> **Text passage**:

It might seem as though the ousted CEO of Silicon Valley giant HP and an embattled Congressman from New York would have little in common.

Mark Hurd was a 53-year-old operations whiz and one of the most respected CEOs in America until he stunned Wall Street by resigning following expense account irregularities, other code of conduct violations, and sexual harassment claims that have been settled. Charlie Rangel is the 80-year-old, 20-term representative from Harlem, who is now facing ethics charges that include allegations that he inappropriately lived in rent-controlled apartments and did not pay necessary taxes on an island villa.

One left his post without a public fight, albeit with more than $35 million in his pockets. The other is battling the charges, setting up a potentially historic public trial.

But both leaders would like their reputations back, thank you very much.

> **Goal**:
In the passage about Mark Hurd and Charlie Rangel, how old is Rangel? The listing below this text comes from a separate source.

> **Supplied information**:
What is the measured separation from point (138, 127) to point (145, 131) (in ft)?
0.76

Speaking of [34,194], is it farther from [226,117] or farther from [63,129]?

> **Answer to this problem**:
80 years old